تخطي للذهاب إلى المحتوى

Mahasiswa dan Krisis Opini di Era Banjir Informasi

oleh: Nadiatul Adawiah
13 يونيو, 2025 بواسطة
Humas IAIN Parepare

Di zaman ini, semua orang punya panggung. Cukup satu unggahan, ratusan hingga ribuan pasang mata bisa tertuju. Namun di balik keterbukaan itu, terselip krisis yang lebih dalam: bukan siapa yang berbicara, melainkan siapa yang benar-benar berpikir. Ketika opini berseliweran tanpa fondasi, mahasiswa yang seharusnya menjadi pemandu nalar publik, justru ikut terombang-ambing di dalamnya.

Kita hidup di tengah era banjir informasi, ketika hoaks melesat lebih cepat dari klarifikasi, dan viralitas sering kali mengalahkan validitas. Dalam pusaran ini, mahasiswa justru tampak semakin jauh dari peran transformasionalnya. Mereka lebih sering tampil sebagai reaktif komentator ketimbang pembentuk opini yang reflektif. Apakah ini cerminan bahwa kampus tak lagi menjadi habitat subur bagi lahirnya pemikir independen?

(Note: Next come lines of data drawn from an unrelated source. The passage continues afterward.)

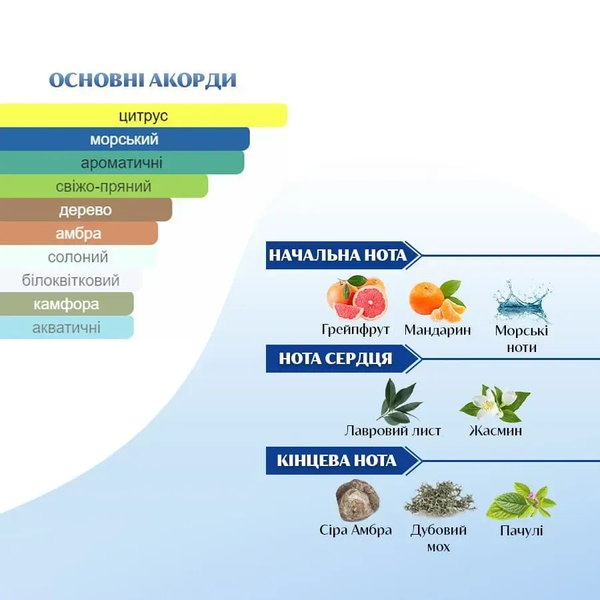 ОСНОВНІ АКОРДИ

цитрус
морський
ароматичні
свіжо-пряний
дерево
амбра
солоний
білоквітковий
камфора
акватичні

НАЧАЛЬНА НОТА

Грейпфрут
Мандарин
Морські ноти

НОТА СЕРДЦЯ

Лавровий лист
Жасмин

КІНЦЕВА НОТА

Сіра Амбра
Дубовий мох
Пачулі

Realitasnya, mahasiswa kini lebih akrab dengan feed daripada jurnal. Menurut Datareportal (2024), Indonesia merupakan salah satu pengguna Instagram terbesar di dunia. Ini bukan sekadar statistik, ini alarm. Sebab di tengah arus konten yang deras, kemampuan menyaring kebenaran menjadi taruhannya. Lihat saja saat polemik #KawalKeputusanMK mencuat; opini publik terbelah hanya karena framing narasi digital. Sayangnya, alih-alih menjadi penyejuk dengan argumen, banyak mahasiswa justru terjebak menjadi buzzer tak resmi, mengutip tanpa membaca, membela tanpa memahami.

Tentu, kita tak bisa semata menyalahkan mahasiswa. Ada struktur yang lemah di balik semua ini. Algoritma digital bekerja bukan untuk mencerdaskan, melainkan untuk mengikat atensi. Yang populer naik ke permukaan, yang bernas justru terkubur. Dalam studi “Nalar dan Spiritualitas di Era Digital”, ditemukan bahwa konten keagamaan yang viral kerap tanpa basis akademik yang kuat. Ini membuktikan bahwa engagement bukan indikator keilmuan. Maka, di sinilah pergulatan intelektual mahasiswa diuji: mampu tidak mereka berenang melawan arus dan berpihak pada yang valid, bukan yang viral?

Sayangnya, kemampuan ini tak tumbuh dalam ruang hampa. Kita mesti bertanya: di mana peran kampus? Banyak institusi pendidikan tinggi masih terjebak pada ritus akademik formal tanpa menyentuh praktik literasi media digital. Mata kuliah berpikir kritis dan menulis opini masih sering jadi formalitas, bukan ruang pembentukan karakter intelektual. Sementara itu, media kampus banyak yang redup, tak punya daya hidup karena minim dukungan struktural. Ironis, kampus bicara digital literacy, tapi tak menyediakan laboratorium sosial tempat mahasiswa bisa mengasah nalar secara nyata.

Menulis opini bukan sekadar mencurahkan isi hati. Ia adalah bentuk tanggung jawab intelektual. Ia butuh data, logika, dan kejujuran berpikir. Sayangnya, di era ini, ketiganya justru dianggap hambatan. Lebih mudah menulis cepat dan emosional, daripada menyusun argumen jernih dan bertanggung jawab. Padahal bila mahasiswa ingin mengambil peran dalam mencerdaskan bangsa, mereka harus berani menyuarakan yang benar, bukan sekadar menggema yang ramai.

Apa yang bisa dilakukan? Banyak. Tapi kita bisa mulai dari yang mendasar: berpikir sebelum menulis, memverifikasi sebelum menyebar, dan menyaring sebelum mempercayai. Kampus juga harus berbenah, bukan cuma menyampaikan teori, tetapi menghadirkan ekosistem literasi publik yang aktif. Media kampus, diskusi terbuka, hingga klinik menulis opini harus dihidupkan kembali, bukan sekadar formalitas pelaporan kegiatan.


Pada akhirnya, kebebasan berbicara tak berarti banyak jika tak disertai kebebasan berpikir. Di tengah dunia yang bising ini, mahasiswa harus memilih: mau jadi gema, atau menjadi suara yang sadar?

Biodata Penulis

Nadiatul Adawiah adalah seorang mahasiswi Program Studi Pendidikan Bahasa Arab semester II di IAIN Parepare. Selain menjalani peran sebagai mahasiswi, ia juga aktif dalam berbagai organisasi, salah satunya adalah Forum Lingkar Pena (FLP) Kota Parepare.